- _Passage for review_
Will students understand “diploid sporophyte pollen grains are undergoing meiosis to form a haploid gametophyte” (p. 59)? A pollen grain is produced only after both meiosis and a subsequent mitosis; it contains the microgametophyte within the microspore wall by definition. Moreover, a sperm and a pollen grain are not the same thing (p. 81).
There is strong talk of gymnosperm seeds being inefficient because they store materials in the gametophyte even if syngamy fails, whereas angiosperms do not put away storage reserves until double syngamy occurs. But how efficient are angiosperms in making many seeds when precious few ever grow into a new adult (e.g., orchids or oak trees) or when they produce seedless fruits?
Is Selaginella really a “lesser clubmoss” (p. 78) among lycophytes when it has evolved heterospory and has what is almost a seed (endosporic embryo and storage tissue) in its natural history?
Should we be striving for apomictic seeds (p. 81) that have no genetic variation when we already know the cost of inbreeding depression, and the dangers of monoculture (pp. 22–24)? Has the lesson of the Irish potato famine ever been learned? How about the Southern corn blight problem in 1973? Those who refuse to learn from history are doomed to repeat it. These are good discussion topics for class!
Some plants have evolved to be nearly genetically fixed (e.g., beans and Mendel's peas) and exclusively self-pollinate and self-cross; how does this observation square with the discussion on page 81? If a plant self-pollinates, how do we find genetic variation in the offspring?

- _Work item 1_
In the passage on plant reproduction, reproduce the text from "Is Selaginella really" up to and including "topics for class!", swapping "monoculture" for "single-crop farming".
- _Work item 2_
Decide whether each statement below agrees with the passage on plant reproduction. Answer yes or no for each, quoting the words of the passage that decide it.
(a) A pollen grain is produced only after both meiosis and a subsequent mitosis.
(b) The Southern corn blight problem is dated to 1983.
(c) Beans and Mendel's peas are given as examples of plants that exclusively self-pollinate.

- _Dataset excerpts_
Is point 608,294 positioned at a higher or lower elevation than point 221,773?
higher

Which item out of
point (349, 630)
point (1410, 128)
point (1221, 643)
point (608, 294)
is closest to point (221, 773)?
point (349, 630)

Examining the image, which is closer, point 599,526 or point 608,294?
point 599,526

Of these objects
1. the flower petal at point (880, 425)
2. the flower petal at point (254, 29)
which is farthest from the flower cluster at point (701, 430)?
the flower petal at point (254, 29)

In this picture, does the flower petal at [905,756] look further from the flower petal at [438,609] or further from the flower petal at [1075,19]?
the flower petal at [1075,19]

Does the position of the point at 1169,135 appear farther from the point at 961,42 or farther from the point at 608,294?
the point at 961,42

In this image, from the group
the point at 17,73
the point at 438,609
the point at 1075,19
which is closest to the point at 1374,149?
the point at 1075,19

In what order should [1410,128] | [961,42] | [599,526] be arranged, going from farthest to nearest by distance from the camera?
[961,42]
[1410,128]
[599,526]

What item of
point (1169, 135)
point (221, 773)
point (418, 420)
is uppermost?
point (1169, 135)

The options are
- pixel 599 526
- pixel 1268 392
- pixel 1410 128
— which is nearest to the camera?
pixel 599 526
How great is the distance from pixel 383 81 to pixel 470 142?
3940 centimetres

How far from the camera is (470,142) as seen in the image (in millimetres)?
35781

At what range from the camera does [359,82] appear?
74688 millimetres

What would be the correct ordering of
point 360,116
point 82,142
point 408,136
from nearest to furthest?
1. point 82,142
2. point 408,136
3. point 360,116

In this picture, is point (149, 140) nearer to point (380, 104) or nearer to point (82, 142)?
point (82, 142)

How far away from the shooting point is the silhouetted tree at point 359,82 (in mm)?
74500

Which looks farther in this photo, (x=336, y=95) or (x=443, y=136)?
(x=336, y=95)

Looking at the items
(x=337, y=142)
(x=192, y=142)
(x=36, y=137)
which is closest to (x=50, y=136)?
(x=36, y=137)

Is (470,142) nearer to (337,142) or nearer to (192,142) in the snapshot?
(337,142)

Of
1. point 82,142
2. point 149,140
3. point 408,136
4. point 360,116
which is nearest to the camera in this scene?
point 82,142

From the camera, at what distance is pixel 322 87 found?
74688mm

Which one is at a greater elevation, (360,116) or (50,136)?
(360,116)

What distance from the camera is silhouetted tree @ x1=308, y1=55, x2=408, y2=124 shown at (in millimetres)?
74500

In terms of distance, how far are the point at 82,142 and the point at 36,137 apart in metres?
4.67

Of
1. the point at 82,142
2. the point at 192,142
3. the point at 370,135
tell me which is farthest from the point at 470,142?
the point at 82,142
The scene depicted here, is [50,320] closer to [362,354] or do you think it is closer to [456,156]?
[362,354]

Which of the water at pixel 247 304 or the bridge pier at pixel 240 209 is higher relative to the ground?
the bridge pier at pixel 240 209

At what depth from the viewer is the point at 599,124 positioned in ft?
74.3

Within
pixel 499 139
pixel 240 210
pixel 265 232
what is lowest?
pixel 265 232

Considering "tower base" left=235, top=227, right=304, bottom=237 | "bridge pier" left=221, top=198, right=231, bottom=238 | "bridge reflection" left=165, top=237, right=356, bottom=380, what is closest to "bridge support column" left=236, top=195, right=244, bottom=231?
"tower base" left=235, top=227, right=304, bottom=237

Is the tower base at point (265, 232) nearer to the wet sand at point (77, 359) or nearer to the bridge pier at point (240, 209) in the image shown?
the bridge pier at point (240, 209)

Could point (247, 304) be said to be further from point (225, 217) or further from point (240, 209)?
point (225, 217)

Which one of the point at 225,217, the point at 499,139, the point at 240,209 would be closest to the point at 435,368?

- _Exercise output 1_
Is Selaginella really a “lesser clubmoss” (p. 78) among lycophytes when it has evolved heterospory and has what is almost a seed (endosporic embryo and storage tissue) in its natural history?
Should we be striving for apomictic seeds (p. 81) that have no genetic variation when we already know the cost of inbreeding depression, and the dangers of single-crop farming (pp. 22–24)? Has the lesson of the Irish potato famine ever been learned? How about the Southern corn blight problem in 1973? Those who refuse to learn from history are doomed to repeat it. These are good discussion topics for class!

- _Exercise output 2_
(a) Yes: "A pollen grain is produced only after both meiosis and a subsequent mitosis"
(b) No: "How about the Southern corn blight problem in 1973?"
(c) Yes: "Some plants have evolved to be nearly genetically fixed (e.g., beans and Mendel's peas) and exclusively self-pollinate and self-cross"